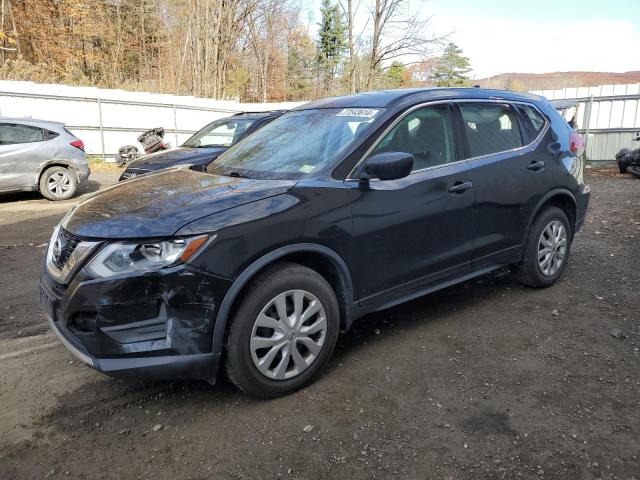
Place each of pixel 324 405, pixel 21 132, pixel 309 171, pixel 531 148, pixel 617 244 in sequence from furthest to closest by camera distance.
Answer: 1. pixel 21 132
2. pixel 617 244
3. pixel 531 148
4. pixel 309 171
5. pixel 324 405

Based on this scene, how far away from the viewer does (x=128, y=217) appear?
2713 mm

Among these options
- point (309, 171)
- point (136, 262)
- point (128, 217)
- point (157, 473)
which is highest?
point (309, 171)

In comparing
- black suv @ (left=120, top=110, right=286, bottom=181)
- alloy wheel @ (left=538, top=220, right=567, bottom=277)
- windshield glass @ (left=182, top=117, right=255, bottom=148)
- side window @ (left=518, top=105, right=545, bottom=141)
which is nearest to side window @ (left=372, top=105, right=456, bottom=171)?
side window @ (left=518, top=105, right=545, bottom=141)

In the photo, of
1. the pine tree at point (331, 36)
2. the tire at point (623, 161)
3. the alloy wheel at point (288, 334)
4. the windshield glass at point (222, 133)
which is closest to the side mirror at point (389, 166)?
the alloy wheel at point (288, 334)

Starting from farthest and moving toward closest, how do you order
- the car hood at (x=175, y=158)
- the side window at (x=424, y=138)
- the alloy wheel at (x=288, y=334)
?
the car hood at (x=175, y=158) → the side window at (x=424, y=138) → the alloy wheel at (x=288, y=334)

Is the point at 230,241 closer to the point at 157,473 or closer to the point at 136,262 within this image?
the point at 136,262

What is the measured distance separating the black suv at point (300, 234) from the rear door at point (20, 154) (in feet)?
23.8

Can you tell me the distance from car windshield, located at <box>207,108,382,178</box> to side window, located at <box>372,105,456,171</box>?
202mm

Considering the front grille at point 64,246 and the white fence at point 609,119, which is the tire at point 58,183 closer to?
the front grille at point 64,246

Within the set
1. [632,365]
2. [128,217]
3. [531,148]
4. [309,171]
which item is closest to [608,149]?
[531,148]

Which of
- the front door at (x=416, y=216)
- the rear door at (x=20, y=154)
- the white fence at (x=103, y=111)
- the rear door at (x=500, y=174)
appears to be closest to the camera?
the front door at (x=416, y=216)

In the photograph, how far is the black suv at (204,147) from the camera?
8.23 m

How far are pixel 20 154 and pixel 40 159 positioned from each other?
0.36 metres

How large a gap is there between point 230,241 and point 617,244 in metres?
5.63
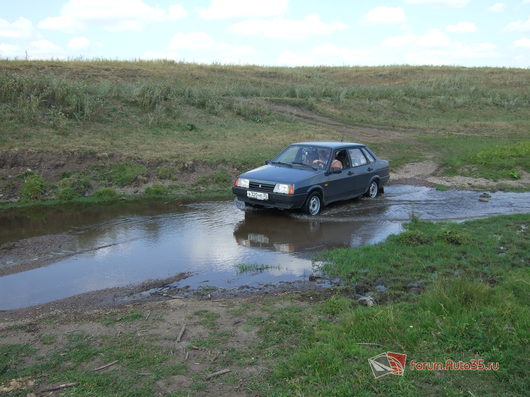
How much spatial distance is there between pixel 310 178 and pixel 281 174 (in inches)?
23.5

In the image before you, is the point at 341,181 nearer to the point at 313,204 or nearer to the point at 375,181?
the point at 313,204

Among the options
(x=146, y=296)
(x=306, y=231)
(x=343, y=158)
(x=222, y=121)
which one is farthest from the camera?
(x=222, y=121)

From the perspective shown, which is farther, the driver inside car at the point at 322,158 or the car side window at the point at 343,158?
the car side window at the point at 343,158

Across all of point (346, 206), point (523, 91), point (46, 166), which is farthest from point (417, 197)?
point (523, 91)

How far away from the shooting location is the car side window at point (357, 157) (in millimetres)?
12156

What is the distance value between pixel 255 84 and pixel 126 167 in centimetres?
2486

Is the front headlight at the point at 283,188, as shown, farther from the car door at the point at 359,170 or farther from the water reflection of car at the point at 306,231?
the car door at the point at 359,170

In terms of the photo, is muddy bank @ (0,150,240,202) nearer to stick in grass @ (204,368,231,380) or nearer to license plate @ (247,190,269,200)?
license plate @ (247,190,269,200)

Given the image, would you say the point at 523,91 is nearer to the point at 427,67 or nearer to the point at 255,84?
the point at 427,67

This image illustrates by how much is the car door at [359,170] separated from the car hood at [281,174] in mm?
1482

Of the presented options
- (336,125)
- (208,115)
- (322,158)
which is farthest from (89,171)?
(336,125)

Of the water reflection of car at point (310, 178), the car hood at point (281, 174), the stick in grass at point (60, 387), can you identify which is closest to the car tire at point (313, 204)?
the water reflection of car at point (310, 178)

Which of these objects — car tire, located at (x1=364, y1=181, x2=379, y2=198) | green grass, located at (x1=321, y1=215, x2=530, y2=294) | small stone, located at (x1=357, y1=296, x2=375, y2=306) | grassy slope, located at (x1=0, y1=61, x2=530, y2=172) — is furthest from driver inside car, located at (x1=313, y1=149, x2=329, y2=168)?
small stone, located at (x1=357, y1=296, x2=375, y2=306)

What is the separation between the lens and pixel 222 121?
2166 cm
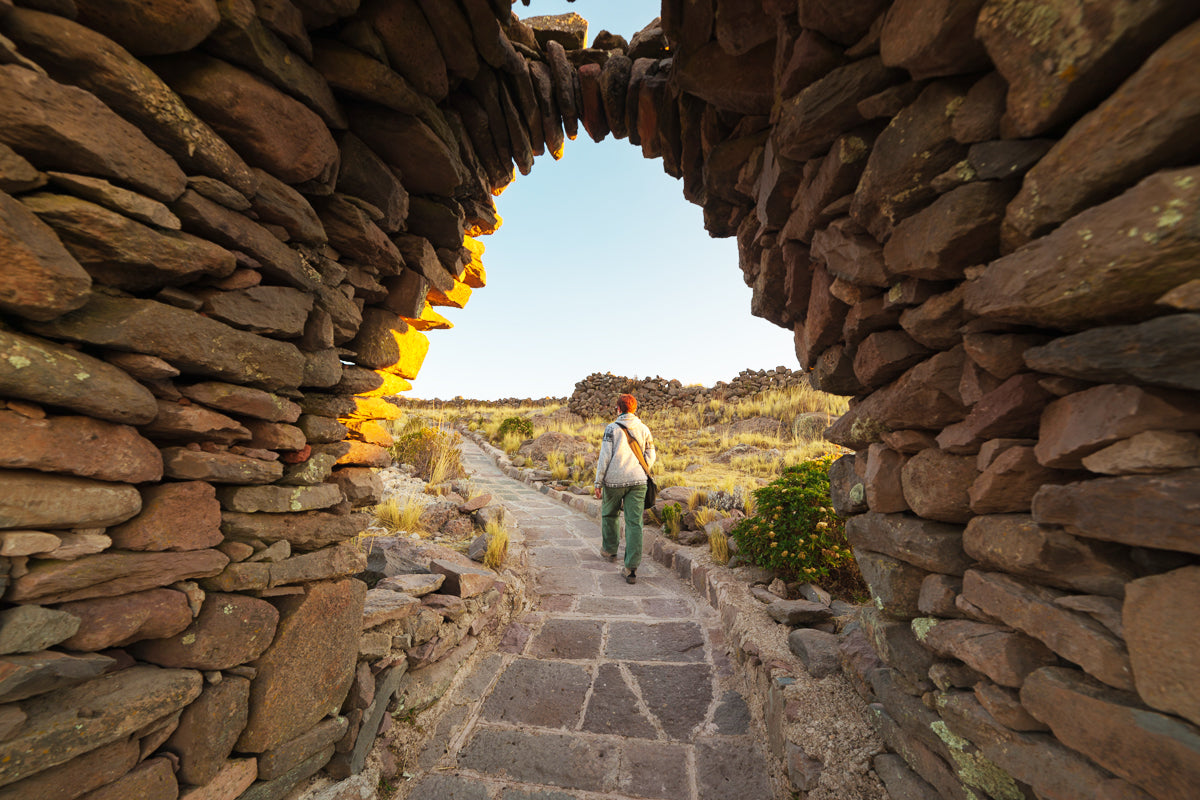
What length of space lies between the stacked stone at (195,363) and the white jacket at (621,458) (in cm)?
286

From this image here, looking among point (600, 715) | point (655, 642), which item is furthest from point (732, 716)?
point (655, 642)

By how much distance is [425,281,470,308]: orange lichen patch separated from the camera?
3.44 meters

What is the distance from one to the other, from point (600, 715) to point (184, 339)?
2.87 metres

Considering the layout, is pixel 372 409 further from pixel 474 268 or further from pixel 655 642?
pixel 655 642

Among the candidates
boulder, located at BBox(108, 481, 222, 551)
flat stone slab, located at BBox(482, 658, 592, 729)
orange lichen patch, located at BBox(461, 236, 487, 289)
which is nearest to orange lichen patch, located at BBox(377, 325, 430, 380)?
orange lichen patch, located at BBox(461, 236, 487, 289)

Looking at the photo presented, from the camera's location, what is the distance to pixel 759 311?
321 cm

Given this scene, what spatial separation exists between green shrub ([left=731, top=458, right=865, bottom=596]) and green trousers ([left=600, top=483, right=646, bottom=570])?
42.1 inches

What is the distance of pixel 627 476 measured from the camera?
5.19 m

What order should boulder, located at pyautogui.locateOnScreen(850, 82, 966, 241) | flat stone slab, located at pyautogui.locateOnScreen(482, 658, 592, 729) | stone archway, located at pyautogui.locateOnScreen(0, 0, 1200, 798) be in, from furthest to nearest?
1. flat stone slab, located at pyautogui.locateOnScreen(482, 658, 592, 729)
2. boulder, located at pyautogui.locateOnScreen(850, 82, 966, 241)
3. stone archway, located at pyautogui.locateOnScreen(0, 0, 1200, 798)

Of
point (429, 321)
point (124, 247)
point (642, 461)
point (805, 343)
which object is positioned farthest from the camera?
point (642, 461)

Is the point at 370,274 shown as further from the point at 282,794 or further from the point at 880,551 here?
the point at 880,551

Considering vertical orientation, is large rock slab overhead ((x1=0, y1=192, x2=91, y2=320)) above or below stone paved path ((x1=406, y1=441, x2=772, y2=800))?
above

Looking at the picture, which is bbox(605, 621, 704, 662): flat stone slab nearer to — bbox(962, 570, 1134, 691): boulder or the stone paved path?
the stone paved path

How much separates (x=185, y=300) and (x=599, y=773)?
2880 mm
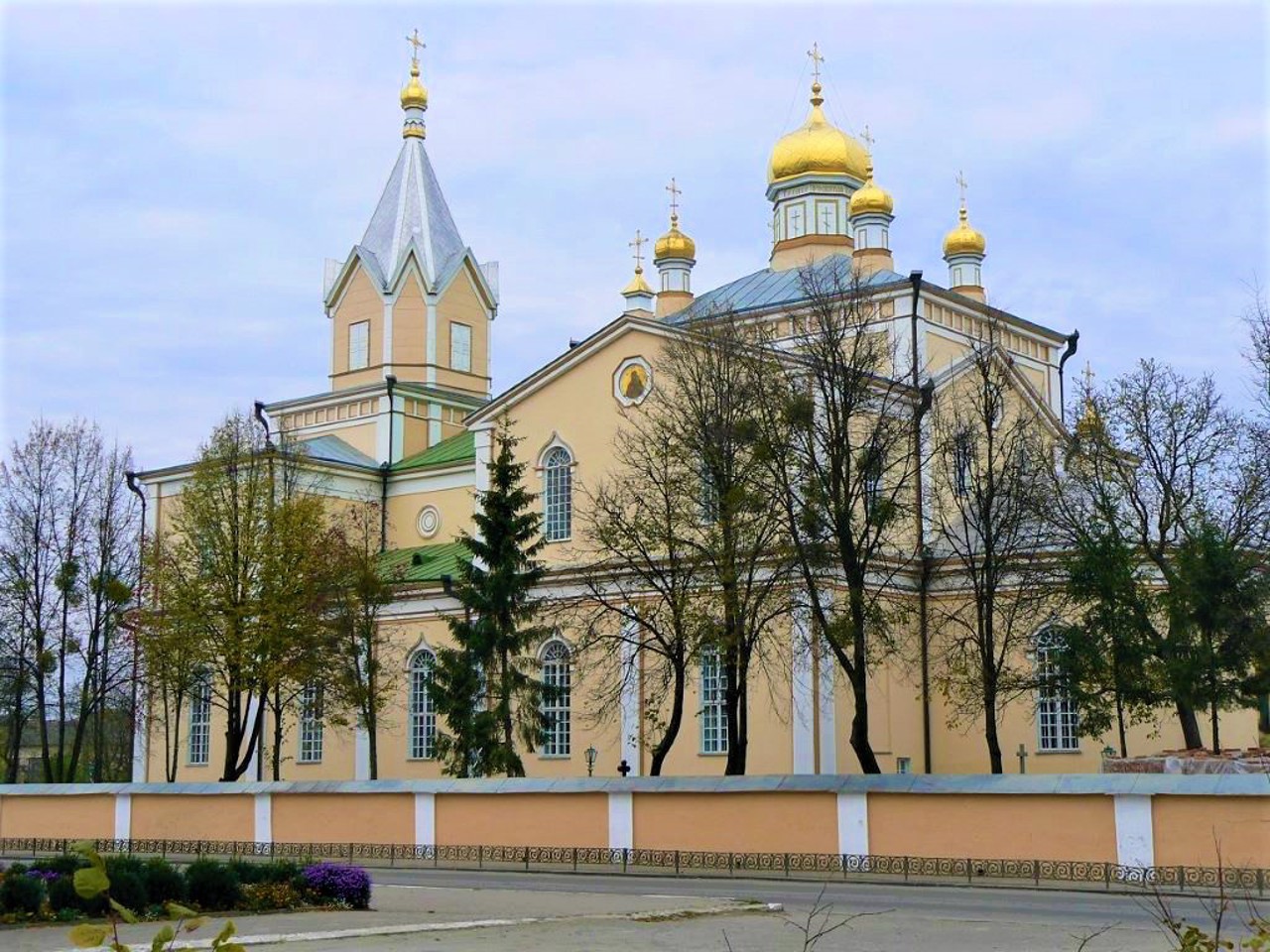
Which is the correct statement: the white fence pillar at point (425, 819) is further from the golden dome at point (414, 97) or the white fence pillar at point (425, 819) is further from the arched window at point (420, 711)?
the golden dome at point (414, 97)

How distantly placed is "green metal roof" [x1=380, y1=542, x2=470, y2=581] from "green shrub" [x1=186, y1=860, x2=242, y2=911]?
21.1 meters

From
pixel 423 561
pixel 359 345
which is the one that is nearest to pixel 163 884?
pixel 423 561

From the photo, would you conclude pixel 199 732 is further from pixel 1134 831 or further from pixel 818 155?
pixel 1134 831

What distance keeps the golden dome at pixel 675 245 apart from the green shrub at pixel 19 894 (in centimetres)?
3197

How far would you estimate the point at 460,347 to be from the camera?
43.6 metres

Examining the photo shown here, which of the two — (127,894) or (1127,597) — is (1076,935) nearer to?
(127,894)

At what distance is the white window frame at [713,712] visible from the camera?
30.9m

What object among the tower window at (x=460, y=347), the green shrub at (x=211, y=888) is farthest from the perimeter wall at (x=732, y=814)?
the tower window at (x=460, y=347)

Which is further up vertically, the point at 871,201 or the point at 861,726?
the point at 871,201

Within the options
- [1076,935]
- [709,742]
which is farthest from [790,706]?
[1076,935]

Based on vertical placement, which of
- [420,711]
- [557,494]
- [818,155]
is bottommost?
[420,711]

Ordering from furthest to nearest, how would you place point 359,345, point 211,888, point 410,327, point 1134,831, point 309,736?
1. point 359,345
2. point 410,327
3. point 309,736
4. point 1134,831
5. point 211,888

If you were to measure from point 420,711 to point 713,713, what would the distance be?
26.8 feet

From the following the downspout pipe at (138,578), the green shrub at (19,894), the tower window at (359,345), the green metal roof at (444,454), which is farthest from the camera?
the tower window at (359,345)
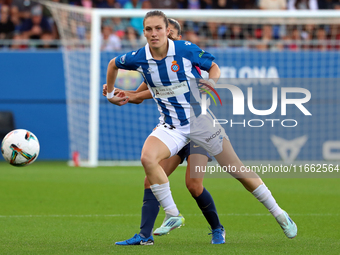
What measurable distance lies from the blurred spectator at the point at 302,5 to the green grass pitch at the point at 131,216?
6180mm

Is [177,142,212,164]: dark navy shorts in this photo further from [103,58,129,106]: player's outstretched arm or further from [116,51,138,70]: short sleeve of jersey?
[116,51,138,70]: short sleeve of jersey

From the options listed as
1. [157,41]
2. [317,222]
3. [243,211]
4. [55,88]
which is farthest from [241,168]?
[55,88]

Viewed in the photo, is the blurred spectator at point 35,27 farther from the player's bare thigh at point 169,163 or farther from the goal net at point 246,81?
the player's bare thigh at point 169,163

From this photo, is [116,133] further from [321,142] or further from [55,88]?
[321,142]

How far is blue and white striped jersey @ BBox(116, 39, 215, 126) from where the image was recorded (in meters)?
4.85

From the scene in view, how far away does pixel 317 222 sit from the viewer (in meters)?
6.23

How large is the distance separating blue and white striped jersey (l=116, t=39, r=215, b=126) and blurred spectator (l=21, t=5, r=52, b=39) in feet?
34.2

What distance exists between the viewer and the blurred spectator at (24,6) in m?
15.1

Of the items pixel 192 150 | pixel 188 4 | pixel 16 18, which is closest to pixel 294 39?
pixel 188 4

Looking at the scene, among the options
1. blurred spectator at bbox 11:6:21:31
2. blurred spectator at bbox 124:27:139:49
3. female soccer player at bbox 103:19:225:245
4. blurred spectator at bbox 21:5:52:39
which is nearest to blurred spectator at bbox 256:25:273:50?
blurred spectator at bbox 124:27:139:49

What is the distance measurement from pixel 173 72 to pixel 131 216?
252 cm

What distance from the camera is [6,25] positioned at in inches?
581

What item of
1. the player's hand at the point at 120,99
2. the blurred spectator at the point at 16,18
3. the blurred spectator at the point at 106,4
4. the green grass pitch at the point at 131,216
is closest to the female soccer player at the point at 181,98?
the player's hand at the point at 120,99

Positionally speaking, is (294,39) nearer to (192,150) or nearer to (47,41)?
(47,41)
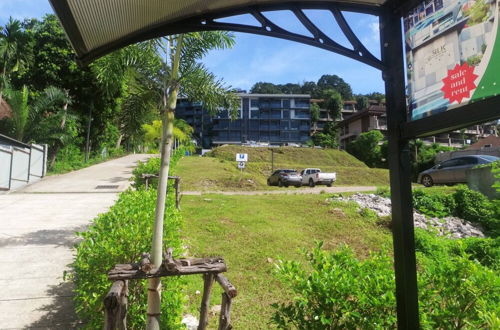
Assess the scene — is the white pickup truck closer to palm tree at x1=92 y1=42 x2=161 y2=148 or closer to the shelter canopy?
palm tree at x1=92 y1=42 x2=161 y2=148

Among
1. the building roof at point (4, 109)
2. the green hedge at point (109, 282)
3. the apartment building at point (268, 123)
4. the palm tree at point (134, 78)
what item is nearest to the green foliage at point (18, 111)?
the building roof at point (4, 109)

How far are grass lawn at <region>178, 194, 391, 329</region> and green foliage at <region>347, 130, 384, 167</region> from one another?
4098cm

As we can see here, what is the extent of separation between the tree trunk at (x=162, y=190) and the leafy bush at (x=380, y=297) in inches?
39.4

• _WHAT THE TASK ASKS_:
Copy out exactly the lines between the line containing "From this photo, is" and the end of the entries, including both, and leave the pictures behind.

• _FULL RESPONSE_:
From this photo, is [116,133] further from [321,142] or further from [55,88]?
[321,142]

How far is blue and white striped jersey @ BBox(116, 39, 215, 126) from where the image was recorded (in meters)?
4.85

From the scene in view, how far away does pixel 317 222 sit from the viewer (in meters)?
6.23

How large is the distance separating blue and white striped jersey (l=116, t=39, r=215, b=126) and blurred spectator (l=21, t=5, r=52, b=39) in feet?
34.2

What distance exists between the viewer and the blurred spectator at (24,6) in m?
15.1

Of the items pixel 192 150 | pixel 188 4 | pixel 16 18, which is closest to pixel 294 39?
pixel 188 4

Looking at the scene, among the options
1. blurred spectator at bbox 11:6:21:31
2. blurred spectator at bbox 124:27:139:49
3. female soccer player at bbox 103:19:225:245
4. blurred spectator at bbox 21:5:52:39
which is nearest to blurred spectator at bbox 256:25:273:50?
blurred spectator at bbox 124:27:139:49

What is the distance measurement from pixel 173 72 to pixel 131 216?
252 cm

What distance from the camera is [6,25] positioned at in inches?
581

What item of
1. the player's hand at the point at 120,99
2. the blurred spectator at the point at 16,18
3. the blurred spectator at the point at 106,4
4. the green grass pitch at the point at 131,216
is closest to the female soccer player at the point at 181,98?
the player's hand at the point at 120,99

Positionally speaking, is (294,39) nearer to (192,150) or nearer to (47,41)?
(47,41)
Assess the scene — is the white pickup truck closer to palm tree at x1=92 y1=42 x2=161 y2=148 or closer to the shelter canopy?
palm tree at x1=92 y1=42 x2=161 y2=148

Among
1. the building roof at point (4, 109)
2. the green hedge at point (109, 282)
3. the apartment building at point (268, 123)
4. the palm tree at point (134, 78)
what item is nearest to the green foliage at point (18, 111)?
the building roof at point (4, 109)

How far are grass lawn at <region>178, 194, 391, 329</region> and green foliage at <region>347, 130, 384, 167</region> from one another?
4098cm

As we can see here, what is the extent of separation between the tree trunk at (x=162, y=190) and the leafy bush at (x=380, y=297) in inches?
39.4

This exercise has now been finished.